Usman Khan Bio
Usman Khan, the suspect shot dead in the 30 November 2019 terror attack near London Bridge, had been released from jail after being convicted of terror offenses, including plotting to attack the London Stock Exchange in 2010.
Khan was part of a gang of nine extremists from Stoke-on-Trent, Cardiff and London, who were convicted in February 2012 before the Woolwich Crown Court. He had planned to build a “military training facility for terrorists” on his family’s land in Kashmir.
Khan was the youngest member of the group at the age of 19. In their ruling, Judge Wilkie, Khan and two others are “more serious jihadists” than the others.
Originally, it was considered that Khan was never released unless it was no longer considered a threat, but this condition was lifted later.
He was released in December 2018 under license.
Wilkie said that Khan and his co-defendants Nazam Hussain and Mohammed Shahjahan were planning to fund and establish a terrorist education school.
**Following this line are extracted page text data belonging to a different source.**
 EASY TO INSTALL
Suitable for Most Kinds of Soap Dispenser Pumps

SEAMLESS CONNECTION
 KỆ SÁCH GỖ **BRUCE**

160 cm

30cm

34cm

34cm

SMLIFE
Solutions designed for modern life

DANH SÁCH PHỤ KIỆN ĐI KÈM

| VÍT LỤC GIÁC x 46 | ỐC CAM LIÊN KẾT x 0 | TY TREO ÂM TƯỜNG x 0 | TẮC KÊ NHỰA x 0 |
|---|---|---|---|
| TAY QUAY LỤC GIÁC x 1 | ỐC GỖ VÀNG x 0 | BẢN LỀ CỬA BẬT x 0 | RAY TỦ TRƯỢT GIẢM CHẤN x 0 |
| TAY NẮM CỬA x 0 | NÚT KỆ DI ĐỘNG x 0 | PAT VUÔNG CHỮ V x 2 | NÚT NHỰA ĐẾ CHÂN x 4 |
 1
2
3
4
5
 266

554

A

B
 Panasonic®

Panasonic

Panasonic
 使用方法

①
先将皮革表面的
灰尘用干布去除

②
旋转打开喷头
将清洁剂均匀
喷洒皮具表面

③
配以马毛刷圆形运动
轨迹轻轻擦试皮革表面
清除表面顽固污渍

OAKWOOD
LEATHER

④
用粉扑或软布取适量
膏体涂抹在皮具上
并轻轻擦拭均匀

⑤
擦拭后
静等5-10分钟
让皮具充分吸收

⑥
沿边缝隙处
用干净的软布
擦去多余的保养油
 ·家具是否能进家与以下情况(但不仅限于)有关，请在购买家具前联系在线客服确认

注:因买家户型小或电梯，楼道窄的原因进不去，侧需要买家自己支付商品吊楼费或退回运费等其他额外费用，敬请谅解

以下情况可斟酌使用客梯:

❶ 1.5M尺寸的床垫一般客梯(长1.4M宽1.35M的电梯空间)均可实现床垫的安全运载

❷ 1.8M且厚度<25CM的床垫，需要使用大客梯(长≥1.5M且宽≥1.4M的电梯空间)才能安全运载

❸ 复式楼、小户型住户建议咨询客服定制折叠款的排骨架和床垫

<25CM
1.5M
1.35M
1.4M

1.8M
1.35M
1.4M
Khan and Hussain planned to leave the United Kingdom in January 2011 to train.
In a July 2013 report, the independent terrorism investigator said that Khan had been one of three Stoke men who had traveled to the tribal areas administered by Pakistan (fata) and planned to fund a terrorist training camp in Kashmir, to build and participate in the conduct of terrorist acts in the future. They belonged to a group that had copies of the English-speaking extremist magazine Al Qaeda Inspire and had considered sending letters with bombs by mail.
Who is Knife Man of London Bridge Stabbing Attack
wearing a hoax explosive device went on a stabbing spree near London Bridge on Friday, killing two and wounding three others before he was shot and killed by police, authorities said. British police are calling the attack a “terrorist incident.”
London Bridge Stabbing Incident
The attack started at a local conference venue and police were called to the scene at 1:58 p.m. local time, said Cressida Dick, the commissioner of London’s Metropolitan Police Service. Five minutes later, police confronted the attacker, she said, adding that members of the public showed “extraordinary courage” by stepping in to tackle him.
Armed officers from the City of London Police shot and killed the suspect, who died at the scene, said Neil Basu, the department’s assistant commissioner for specialist operations. Police officers in Britain generally do not carry guns.
London Bridge Stabbing Victims
The three wounded were being treated at two local hospitals in the city, the London Ambulance Service said in a statement.
London Mayor Sadiq Khan commended the “breathtaking heroism” of civilians “who literally ran towards danger” without knowing the device strapped to the suspect was a fake. “I want to say thank you to them on behalf of all Londoners,” Khan said.
“We must — and we will — stay resolute in our determination to stand strong and united in the face of terror,” Khan said in a statement. “Those who seek to attack us and divide us will never succeed.”
Prime Minister Boris Johnson said “to the best of our knowledge the incident has been contained,” but he urged the public to remain vigilant. “One cannot help but think back to what happened in 2017 in the same part of the city,” Johnson said.